A new analysis argues that modern businesses operate on the basis of an outdated model of the economy

The Corporation in the 21st Century won’t introduce you to new techniques or strategies, nor help you make money. Rather, its mission is to change our understanding of the basics of business. What does it mean to ‘own’ a corporation? What is capital? 

That’s a task that takes intellect, experience and credibility. John Kay, an eminent Oxford economics professor, government adviser and Financial Times contributor, fits the bill. His thesis is that our model of companies is based on Victorian ideas about land, capital and labor. The archetypal business was a steelworks or factory, owned and run by a ‘capitalist’ who provided the money for an expensive plant, and used his legal and economic advantage to exploit labor. Real men worked in heavy industry and made big things like ships. 

This model persists in academia, the media and politics.

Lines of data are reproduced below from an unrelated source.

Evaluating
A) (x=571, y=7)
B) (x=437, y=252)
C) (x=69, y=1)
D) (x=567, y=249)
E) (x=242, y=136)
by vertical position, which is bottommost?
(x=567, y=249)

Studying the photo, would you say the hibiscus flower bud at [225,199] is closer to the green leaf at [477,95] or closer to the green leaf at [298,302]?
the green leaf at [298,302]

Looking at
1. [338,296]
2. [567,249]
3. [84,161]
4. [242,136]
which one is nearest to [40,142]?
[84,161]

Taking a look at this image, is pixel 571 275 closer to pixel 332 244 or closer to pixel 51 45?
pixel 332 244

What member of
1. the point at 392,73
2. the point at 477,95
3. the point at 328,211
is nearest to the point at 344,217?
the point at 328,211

It helps to explain why politicians and civil servants obsess about ‘real’ jobs in manufacturing while disregarding other, more promising opportunities for employment. As Kay argues, it is profoundly misleading.

In reality, the commanding heights of the modern economy are held by firms that make small, high-value objects like iPhones, or nothing tangible at all – think of Google or Facebook’s original businesses. Modern companies use far less material, but create vastly more value. Compared to a Victorian business, a modern corporation is hollowed out, outsourcing its premises, back-office functions, and even capital, to specialist businesses more suited to carrying out these functions efficiently. 

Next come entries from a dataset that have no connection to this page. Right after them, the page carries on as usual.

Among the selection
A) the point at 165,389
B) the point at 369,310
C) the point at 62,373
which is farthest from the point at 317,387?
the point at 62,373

Really successful companies have hard-to-copy capabilities, which allow them to charge a ‘rent’ well above their competitors. The value added comes from the collective intelligence embodied in the company. In this respect, social relations and cultural values are critical – which is why working from home may damage high-performing businesses in the long run. (It is also why business leaders’ behavior matters so much.)

Key concepts are fuzzier than economists and lawyers prefer to think. Although in theory shareholders own a listed company, in practice, they can exercise very few of the rights normally associated with ownership of an object: the right to sell, lend, use it, and so on. Different jurisdictions take different theoretical positions, but whether you are in America, Britain or Germany, the practical consequences are similar. A shareholder has no right to enter company premises, use or sell its assets, or require a dividend to be paid. In practice, owning a share (often indirectly via a pension fund) merely confers the right to sell the share and benefit from the uplift in price (if any). Executives exercise many rights associated with ownership, and get most of the benefits, but only while employed by the business. In practice, Kay concludes that the modern corporation is owned by no one, if ownership is understood in the traditional sense. 

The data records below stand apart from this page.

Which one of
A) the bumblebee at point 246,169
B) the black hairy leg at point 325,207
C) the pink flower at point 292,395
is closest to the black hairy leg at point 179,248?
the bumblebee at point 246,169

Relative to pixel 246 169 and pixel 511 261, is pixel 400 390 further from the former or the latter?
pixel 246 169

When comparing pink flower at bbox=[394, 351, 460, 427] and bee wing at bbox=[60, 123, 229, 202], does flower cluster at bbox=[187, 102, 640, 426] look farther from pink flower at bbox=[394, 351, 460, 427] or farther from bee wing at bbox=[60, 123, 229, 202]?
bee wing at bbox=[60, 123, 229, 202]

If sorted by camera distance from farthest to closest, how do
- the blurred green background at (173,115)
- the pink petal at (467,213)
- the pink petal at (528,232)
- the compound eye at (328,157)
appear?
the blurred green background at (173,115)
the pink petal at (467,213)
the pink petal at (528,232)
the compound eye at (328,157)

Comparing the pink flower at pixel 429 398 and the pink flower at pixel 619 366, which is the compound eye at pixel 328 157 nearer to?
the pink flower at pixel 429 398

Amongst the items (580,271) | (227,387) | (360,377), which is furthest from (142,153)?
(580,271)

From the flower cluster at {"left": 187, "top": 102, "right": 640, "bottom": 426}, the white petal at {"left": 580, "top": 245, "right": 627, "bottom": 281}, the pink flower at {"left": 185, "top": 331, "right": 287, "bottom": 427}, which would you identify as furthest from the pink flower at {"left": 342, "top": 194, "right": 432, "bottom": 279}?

A similar confusion applies to the term capital – made worse by the invention of new forms, such as human capital or environmental capital. People and the environment are important, but pretending they are a form of capital is unhelpful, argues Kay. Yet modern businesses require far less capital than, say, a Victorian steelworks: in a knowledge economy, most of the value added comes from the collective intelligence of employees. Often, the initial cash injection comes from venture capital. By the time the business is floated on the stock exchange, the objective is for founders to take money out, rather than to have investors put capital in.

What does this mean for business people, employees, unions, customers, citizens and governments? What new opportunities emerge? We have to wait for Kay’s second volume to find out.